• Information supplied:
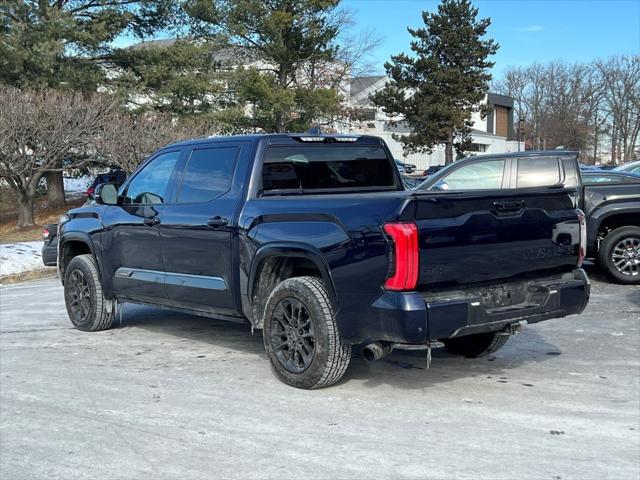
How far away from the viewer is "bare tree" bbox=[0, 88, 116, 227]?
68.5 feet

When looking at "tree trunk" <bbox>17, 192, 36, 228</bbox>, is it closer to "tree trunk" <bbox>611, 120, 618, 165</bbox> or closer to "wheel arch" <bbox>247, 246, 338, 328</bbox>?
"wheel arch" <bbox>247, 246, 338, 328</bbox>

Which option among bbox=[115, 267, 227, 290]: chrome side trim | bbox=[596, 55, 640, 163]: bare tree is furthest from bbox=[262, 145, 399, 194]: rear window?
bbox=[596, 55, 640, 163]: bare tree

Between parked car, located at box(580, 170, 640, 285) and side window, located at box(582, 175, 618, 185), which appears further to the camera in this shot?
side window, located at box(582, 175, 618, 185)

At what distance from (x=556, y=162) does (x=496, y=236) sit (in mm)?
4613

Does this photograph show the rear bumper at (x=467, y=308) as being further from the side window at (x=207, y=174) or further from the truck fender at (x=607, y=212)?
the truck fender at (x=607, y=212)

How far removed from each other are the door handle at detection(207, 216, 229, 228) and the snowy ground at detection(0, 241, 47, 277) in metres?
9.57

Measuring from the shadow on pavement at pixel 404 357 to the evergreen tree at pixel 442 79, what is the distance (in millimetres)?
36467

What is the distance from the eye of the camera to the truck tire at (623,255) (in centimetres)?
1003

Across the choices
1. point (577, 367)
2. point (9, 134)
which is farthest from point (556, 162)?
point (9, 134)

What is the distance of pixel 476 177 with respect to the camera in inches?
374

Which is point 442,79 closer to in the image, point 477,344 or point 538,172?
point 538,172

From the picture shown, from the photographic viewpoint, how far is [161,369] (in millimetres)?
6004

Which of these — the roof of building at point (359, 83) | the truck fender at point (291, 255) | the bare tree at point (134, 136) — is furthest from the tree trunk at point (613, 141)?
the truck fender at point (291, 255)

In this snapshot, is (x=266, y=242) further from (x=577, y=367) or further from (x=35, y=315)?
(x=35, y=315)
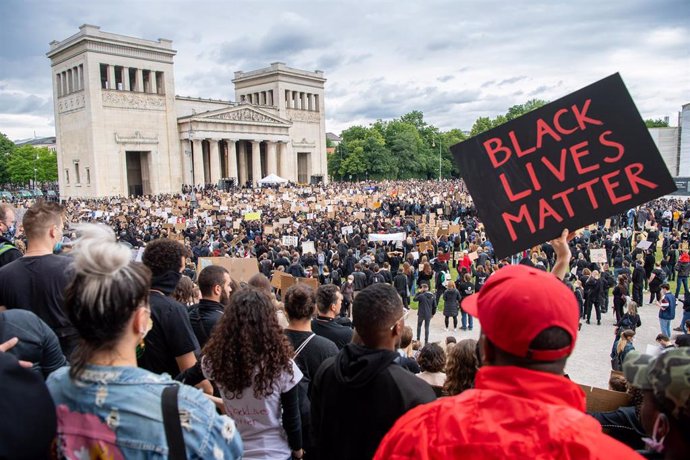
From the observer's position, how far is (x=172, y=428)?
172cm

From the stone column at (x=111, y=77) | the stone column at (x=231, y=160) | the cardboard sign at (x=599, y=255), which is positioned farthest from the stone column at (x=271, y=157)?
the cardboard sign at (x=599, y=255)

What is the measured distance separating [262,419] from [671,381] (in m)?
2.13

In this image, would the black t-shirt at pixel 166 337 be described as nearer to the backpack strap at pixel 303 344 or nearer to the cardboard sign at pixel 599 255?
the backpack strap at pixel 303 344

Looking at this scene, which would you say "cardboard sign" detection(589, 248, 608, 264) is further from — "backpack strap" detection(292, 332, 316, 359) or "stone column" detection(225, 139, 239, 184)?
"stone column" detection(225, 139, 239, 184)

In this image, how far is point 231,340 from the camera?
2.90 meters

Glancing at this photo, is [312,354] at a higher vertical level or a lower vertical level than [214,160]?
lower

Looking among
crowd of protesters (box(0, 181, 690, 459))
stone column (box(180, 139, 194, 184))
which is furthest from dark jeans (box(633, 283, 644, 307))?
stone column (box(180, 139, 194, 184))

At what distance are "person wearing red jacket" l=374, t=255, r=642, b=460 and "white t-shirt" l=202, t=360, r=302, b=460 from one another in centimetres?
141

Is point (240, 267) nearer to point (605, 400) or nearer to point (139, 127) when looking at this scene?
point (605, 400)

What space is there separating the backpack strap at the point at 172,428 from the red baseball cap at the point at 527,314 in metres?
1.07

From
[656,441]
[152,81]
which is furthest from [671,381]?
[152,81]

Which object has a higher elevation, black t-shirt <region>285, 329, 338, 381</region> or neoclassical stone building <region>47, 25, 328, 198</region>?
neoclassical stone building <region>47, 25, 328, 198</region>

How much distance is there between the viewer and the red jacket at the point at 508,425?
1.38 m

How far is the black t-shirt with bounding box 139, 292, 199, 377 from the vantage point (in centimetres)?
325
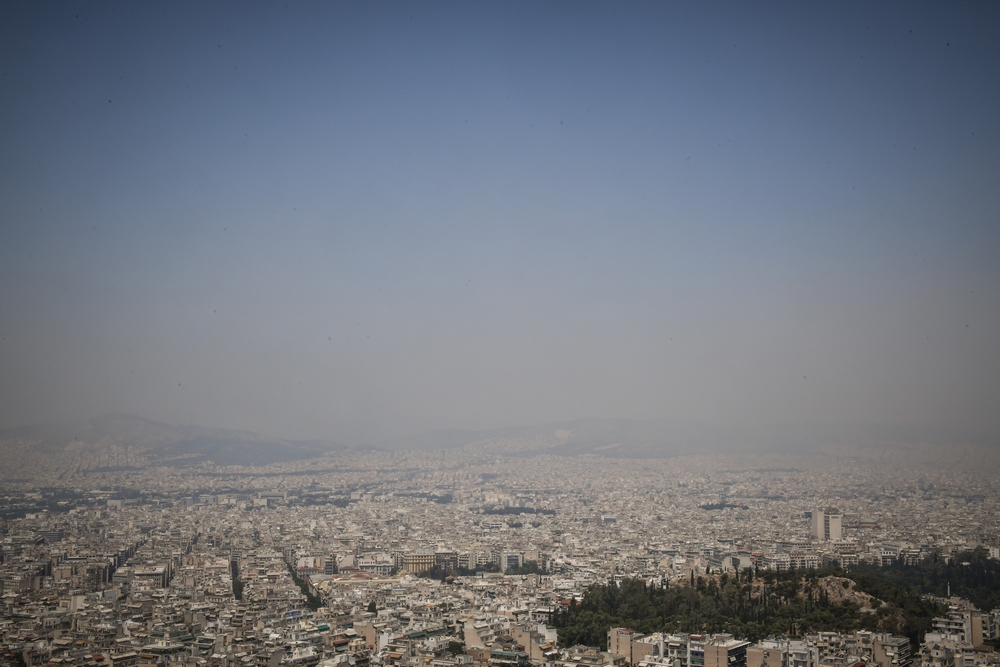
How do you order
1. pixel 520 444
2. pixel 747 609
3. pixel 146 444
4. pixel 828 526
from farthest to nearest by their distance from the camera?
pixel 520 444 → pixel 146 444 → pixel 828 526 → pixel 747 609

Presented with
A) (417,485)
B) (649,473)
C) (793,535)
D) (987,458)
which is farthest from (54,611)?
(649,473)

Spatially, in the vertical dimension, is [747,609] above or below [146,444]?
below

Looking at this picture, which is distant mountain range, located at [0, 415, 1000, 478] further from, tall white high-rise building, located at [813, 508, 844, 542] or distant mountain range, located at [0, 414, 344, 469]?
tall white high-rise building, located at [813, 508, 844, 542]

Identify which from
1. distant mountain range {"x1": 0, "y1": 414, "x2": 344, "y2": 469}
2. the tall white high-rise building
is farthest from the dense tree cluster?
distant mountain range {"x1": 0, "y1": 414, "x2": 344, "y2": 469}

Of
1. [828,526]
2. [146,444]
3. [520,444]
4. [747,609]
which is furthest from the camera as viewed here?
[520,444]

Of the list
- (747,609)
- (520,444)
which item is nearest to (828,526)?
(747,609)

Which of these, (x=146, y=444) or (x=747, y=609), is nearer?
(x=747, y=609)

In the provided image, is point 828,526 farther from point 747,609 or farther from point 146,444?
point 146,444

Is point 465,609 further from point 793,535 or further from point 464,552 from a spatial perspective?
point 793,535
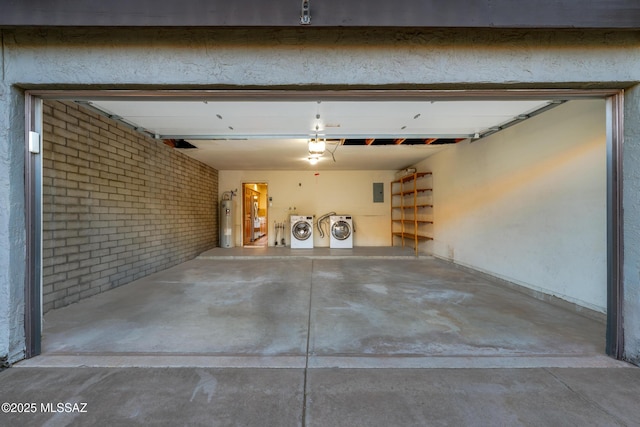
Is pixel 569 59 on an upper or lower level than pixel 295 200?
upper

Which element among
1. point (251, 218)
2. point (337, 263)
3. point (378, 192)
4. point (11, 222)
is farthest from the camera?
point (251, 218)

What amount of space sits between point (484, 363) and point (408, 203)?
5.60 m

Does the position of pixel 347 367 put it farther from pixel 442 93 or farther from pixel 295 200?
pixel 295 200

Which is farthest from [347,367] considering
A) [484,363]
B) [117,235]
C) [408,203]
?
[408,203]

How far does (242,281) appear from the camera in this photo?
155 inches

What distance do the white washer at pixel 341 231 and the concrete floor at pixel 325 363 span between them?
12.8 ft

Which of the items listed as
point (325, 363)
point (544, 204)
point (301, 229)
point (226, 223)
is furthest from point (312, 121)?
point (226, 223)

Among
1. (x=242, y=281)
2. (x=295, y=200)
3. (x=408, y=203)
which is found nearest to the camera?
(x=242, y=281)

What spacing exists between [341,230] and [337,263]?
5.95ft

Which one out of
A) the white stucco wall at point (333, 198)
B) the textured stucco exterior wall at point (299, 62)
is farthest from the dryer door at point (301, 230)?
the textured stucco exterior wall at point (299, 62)

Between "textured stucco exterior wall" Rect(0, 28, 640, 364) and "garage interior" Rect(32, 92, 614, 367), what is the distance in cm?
30

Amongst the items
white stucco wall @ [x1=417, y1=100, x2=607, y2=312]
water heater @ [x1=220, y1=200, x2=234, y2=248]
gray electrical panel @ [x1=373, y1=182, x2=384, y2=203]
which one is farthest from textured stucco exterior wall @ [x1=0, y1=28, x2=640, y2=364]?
gray electrical panel @ [x1=373, y1=182, x2=384, y2=203]

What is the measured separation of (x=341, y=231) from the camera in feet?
23.5

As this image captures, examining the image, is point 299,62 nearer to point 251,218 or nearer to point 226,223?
point 226,223
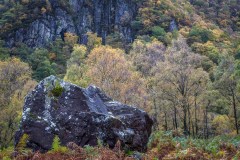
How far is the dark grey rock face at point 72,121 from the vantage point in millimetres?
12945

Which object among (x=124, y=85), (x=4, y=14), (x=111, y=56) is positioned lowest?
(x=124, y=85)

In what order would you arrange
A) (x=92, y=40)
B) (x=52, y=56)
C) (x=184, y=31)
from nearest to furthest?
(x=52, y=56), (x=92, y=40), (x=184, y=31)

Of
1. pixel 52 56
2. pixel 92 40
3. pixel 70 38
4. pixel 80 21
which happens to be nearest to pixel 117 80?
pixel 52 56

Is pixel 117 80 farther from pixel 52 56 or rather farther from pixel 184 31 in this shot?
pixel 184 31

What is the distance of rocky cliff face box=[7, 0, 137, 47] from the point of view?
9185 centimetres

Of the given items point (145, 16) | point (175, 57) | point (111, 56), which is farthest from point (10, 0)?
point (175, 57)

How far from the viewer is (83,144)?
12992mm

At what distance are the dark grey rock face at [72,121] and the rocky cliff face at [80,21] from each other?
79893mm

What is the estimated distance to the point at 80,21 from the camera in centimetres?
10288

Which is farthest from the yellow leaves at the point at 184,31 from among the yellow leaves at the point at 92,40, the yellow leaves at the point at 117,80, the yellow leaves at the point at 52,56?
the yellow leaves at the point at 117,80

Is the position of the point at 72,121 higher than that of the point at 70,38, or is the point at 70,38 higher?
the point at 70,38

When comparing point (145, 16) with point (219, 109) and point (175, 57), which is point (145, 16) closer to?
point (219, 109)

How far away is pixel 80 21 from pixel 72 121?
92.4 m

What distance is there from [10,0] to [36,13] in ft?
36.5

• Challenge:
Starting at the line that contains "In what order would you arrange", copy each line exactly through the end of the listing above. Include that first line and the last one, and add nothing.

• Output:
In what order would you arrange
A) (x=92, y=40)
B) (x=52, y=56)
C) (x=184, y=31)
from nearest to furthest?
(x=52, y=56), (x=92, y=40), (x=184, y=31)

Of
1. pixel 52 56
2. pixel 92 40
3. pixel 70 38
4. pixel 80 21
which happens to be nearest to pixel 117 80?
pixel 52 56

Is pixel 117 80 farther from pixel 52 56 or rather farther from pixel 184 31 in this shot?
pixel 184 31

What is the distance of rocky cliff face box=[7, 0, 137, 47] from the point of view?
9185 centimetres

Of the given items point (145, 16) | point (175, 57) | point (111, 56), which is farthest from point (10, 0)?
point (175, 57)

How far from the viewer is (83,144)?
12992mm

At what distance are the dark grey rock face at [72,121] and the rocky cliff face at [80,21] from each other?
79893mm

What is the estimated distance to the point at 80,21 from the camera in centimetres?
10288

Which is farthest from the yellow leaves at the point at 184,31 from among the yellow leaves at the point at 92,40, the yellow leaves at the point at 117,80, the yellow leaves at the point at 52,56?
the yellow leaves at the point at 117,80

Is the position of the point at 72,121 higher than that of the point at 70,38, or is the point at 70,38 higher?
the point at 70,38

When comparing point (145, 16) with point (219, 109) and point (175, 57), which is point (145, 16) closer to?
point (219, 109)

How far away is pixel 80 21 from pixel 72 121?
92.4 m

What distance is there from [10,0] to [36,13] in ft?
36.5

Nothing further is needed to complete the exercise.